Brasil apoiará OPAS no desenvolvimento de plataforma que vai melhorar regulação de dispositivos médicos nas Américas e em outras partes do mundo. Foto: EBC

Brasil apoiará OPAS no desenvolvimento de plataforma que vai melhorar regulação de dispositivos médicos nas Américas e em outras partes do mundo. Foto: EBC

O Brasil implementará uma plataforma da Organização Pan-Americana da Saúde (OPAS) para promover a troca segura de informações sobre controle de medicamentos entre agências reguladoras de diferentes partes do mundo. A iniciativa é fruto de um acordo firmado em dezembro (15) entre a Agência Nacional de Vigilância Sanitária do país (ANVISA) e o organismo regional das Nações Unidas.

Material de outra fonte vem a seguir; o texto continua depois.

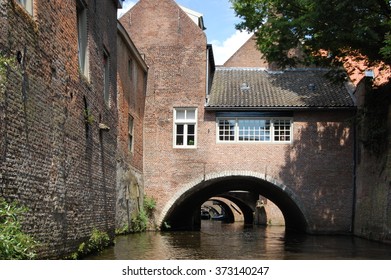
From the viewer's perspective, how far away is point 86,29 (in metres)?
11.3

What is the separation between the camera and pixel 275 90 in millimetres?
22125

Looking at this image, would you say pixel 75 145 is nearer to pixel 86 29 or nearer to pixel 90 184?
pixel 90 184

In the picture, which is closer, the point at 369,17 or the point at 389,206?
the point at 369,17

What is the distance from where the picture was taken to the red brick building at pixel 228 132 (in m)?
20.6

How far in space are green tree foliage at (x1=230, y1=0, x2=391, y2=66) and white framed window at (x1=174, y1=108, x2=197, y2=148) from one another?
14.3 ft

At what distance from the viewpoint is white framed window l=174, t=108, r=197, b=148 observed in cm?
2130

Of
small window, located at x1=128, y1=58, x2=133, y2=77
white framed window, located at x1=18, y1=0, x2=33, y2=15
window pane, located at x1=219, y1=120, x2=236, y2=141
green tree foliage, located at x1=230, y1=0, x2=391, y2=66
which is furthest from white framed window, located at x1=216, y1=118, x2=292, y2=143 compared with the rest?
white framed window, located at x1=18, y1=0, x2=33, y2=15

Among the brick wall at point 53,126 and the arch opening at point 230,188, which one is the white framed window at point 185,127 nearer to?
the arch opening at point 230,188

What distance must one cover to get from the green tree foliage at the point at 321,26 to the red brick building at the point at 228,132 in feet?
11.3

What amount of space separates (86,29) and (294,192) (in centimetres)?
1192

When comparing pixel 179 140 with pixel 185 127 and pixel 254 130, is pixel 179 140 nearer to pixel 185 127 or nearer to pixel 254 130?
pixel 185 127

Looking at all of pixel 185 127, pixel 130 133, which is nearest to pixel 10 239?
pixel 130 133

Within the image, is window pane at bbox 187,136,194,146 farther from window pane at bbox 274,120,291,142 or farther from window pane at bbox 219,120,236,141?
window pane at bbox 274,120,291,142
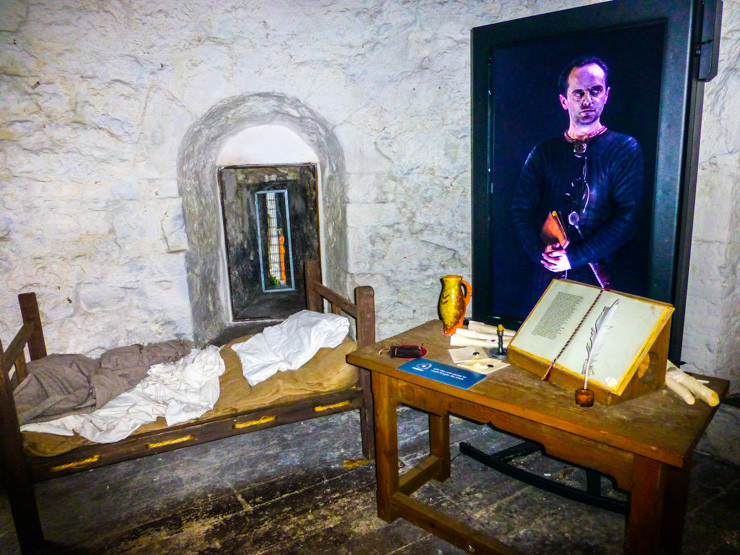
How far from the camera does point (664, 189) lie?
247 centimetres

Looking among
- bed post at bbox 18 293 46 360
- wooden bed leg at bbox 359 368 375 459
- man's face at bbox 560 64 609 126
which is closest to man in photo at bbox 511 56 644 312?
man's face at bbox 560 64 609 126

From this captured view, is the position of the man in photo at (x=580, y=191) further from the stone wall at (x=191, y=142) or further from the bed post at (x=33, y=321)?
the bed post at (x=33, y=321)

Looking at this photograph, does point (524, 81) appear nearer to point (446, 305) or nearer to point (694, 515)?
point (446, 305)

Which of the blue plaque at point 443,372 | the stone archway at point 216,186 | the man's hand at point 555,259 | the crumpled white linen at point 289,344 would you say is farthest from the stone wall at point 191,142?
the blue plaque at point 443,372

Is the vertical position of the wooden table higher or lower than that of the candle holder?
lower

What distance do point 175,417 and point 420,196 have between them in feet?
7.15

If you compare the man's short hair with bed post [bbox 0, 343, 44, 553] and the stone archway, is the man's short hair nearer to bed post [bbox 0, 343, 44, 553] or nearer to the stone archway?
the stone archway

A parceria formaliza o compromisso da ANVISA com o desenvolvimento da Plataforma de Intercâmbio Regulatório (REPs, na sigla em inglês), financiada pelo Brasil, Estados Unidos e Canadá. A ferramenta digital foi criada em junho deste ano para melhorar o intercâmbio de dados confidenciais, racionalizar o uso de recursos e padronizar marcos regulatórios.

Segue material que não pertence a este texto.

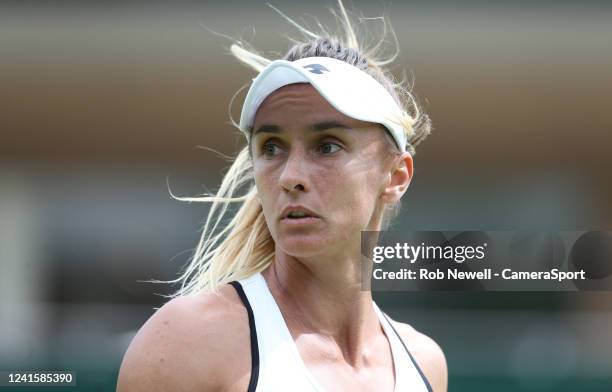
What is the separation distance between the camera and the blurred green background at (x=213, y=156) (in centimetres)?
475

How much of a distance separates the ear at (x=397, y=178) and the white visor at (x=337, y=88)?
4 centimetres

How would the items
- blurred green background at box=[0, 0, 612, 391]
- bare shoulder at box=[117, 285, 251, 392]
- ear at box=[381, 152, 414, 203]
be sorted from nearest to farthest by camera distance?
bare shoulder at box=[117, 285, 251, 392], ear at box=[381, 152, 414, 203], blurred green background at box=[0, 0, 612, 391]

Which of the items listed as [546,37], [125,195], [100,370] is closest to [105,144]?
[125,195]

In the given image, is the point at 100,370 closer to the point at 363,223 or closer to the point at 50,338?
the point at 50,338

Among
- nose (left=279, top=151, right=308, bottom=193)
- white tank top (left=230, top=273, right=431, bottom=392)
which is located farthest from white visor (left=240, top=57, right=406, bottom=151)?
white tank top (left=230, top=273, right=431, bottom=392)

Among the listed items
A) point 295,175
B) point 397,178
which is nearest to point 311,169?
point 295,175

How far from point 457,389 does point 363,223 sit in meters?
2.76

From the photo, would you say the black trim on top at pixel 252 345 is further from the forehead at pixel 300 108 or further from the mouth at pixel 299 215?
the forehead at pixel 300 108

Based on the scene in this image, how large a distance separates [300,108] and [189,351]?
491 mm

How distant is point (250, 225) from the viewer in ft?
5.87

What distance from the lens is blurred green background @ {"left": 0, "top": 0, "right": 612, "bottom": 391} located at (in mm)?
4746

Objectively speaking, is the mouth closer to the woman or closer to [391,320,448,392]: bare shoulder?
the woman

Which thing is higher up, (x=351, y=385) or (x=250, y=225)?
(x=250, y=225)

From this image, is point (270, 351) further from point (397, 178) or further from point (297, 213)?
point (397, 178)
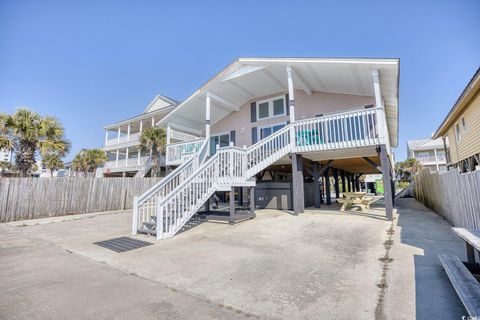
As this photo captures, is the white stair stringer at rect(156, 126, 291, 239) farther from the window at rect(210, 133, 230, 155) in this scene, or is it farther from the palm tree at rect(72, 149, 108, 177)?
the palm tree at rect(72, 149, 108, 177)

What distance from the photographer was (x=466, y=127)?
33.0 ft

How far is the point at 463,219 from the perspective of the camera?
536 cm

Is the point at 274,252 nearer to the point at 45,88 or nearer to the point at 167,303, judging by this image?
the point at 167,303

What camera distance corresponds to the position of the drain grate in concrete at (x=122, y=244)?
196 inches

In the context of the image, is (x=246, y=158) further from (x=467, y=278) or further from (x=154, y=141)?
(x=154, y=141)

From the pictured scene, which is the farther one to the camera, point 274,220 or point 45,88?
point 45,88

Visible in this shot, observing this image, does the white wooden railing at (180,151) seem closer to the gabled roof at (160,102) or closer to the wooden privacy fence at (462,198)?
the wooden privacy fence at (462,198)

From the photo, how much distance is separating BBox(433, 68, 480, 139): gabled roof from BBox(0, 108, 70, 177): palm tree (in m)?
17.8

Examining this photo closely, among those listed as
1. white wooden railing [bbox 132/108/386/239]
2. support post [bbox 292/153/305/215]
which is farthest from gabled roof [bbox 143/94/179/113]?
support post [bbox 292/153/305/215]

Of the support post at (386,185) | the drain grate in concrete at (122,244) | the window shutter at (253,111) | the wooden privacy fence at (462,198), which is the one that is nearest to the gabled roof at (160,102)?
the window shutter at (253,111)

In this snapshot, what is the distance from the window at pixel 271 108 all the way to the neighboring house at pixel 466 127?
297 inches

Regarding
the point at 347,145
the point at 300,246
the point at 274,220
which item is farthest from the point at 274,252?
the point at 347,145

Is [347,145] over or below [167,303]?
over

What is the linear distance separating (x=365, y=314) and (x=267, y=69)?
1044cm
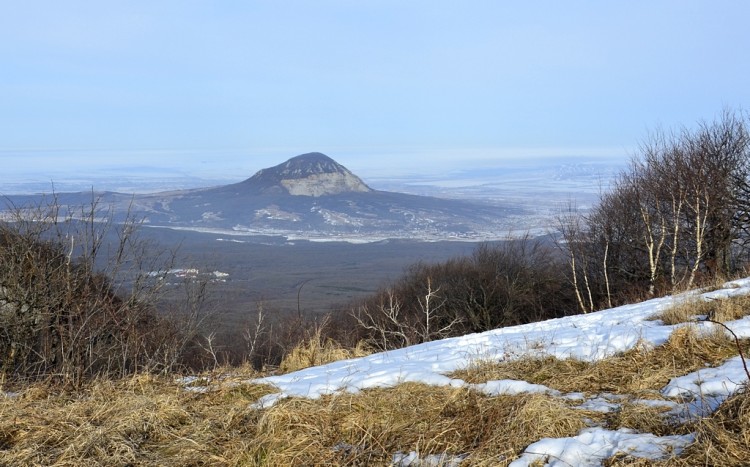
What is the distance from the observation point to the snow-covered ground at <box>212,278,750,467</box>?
309cm

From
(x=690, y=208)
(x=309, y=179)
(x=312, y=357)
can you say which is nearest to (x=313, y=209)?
(x=309, y=179)

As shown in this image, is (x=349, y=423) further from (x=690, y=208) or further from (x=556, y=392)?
(x=690, y=208)

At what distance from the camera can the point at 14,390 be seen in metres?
5.35

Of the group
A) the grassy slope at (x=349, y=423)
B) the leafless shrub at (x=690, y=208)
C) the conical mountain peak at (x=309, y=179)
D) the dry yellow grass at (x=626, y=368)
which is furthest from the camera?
the conical mountain peak at (x=309, y=179)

Em uma primeira fase, a REPs dará apoio ao Programa de Auditoria Única de Dispositivos Médicos, uma iniciativa de cooperação para tornar a regulação de dispositivos médicos mais eficiente. O projeto mobiliza as autoridades nacionais competentes das Américas e de outras regiões da Organização Mundial da Saúde (OMS). A OPAS aponta, porém, que a Plataforma poderá ser utilizada em outras frentes.

O acordo entre Brasil e OPAS foi oficializado na semana passada em Washington, onde o presidente da ANVISA, Jarbas Barbosa, e a diretora da agência da ONU, Carissa F. Etienne, assinaram um memorando de entendimento.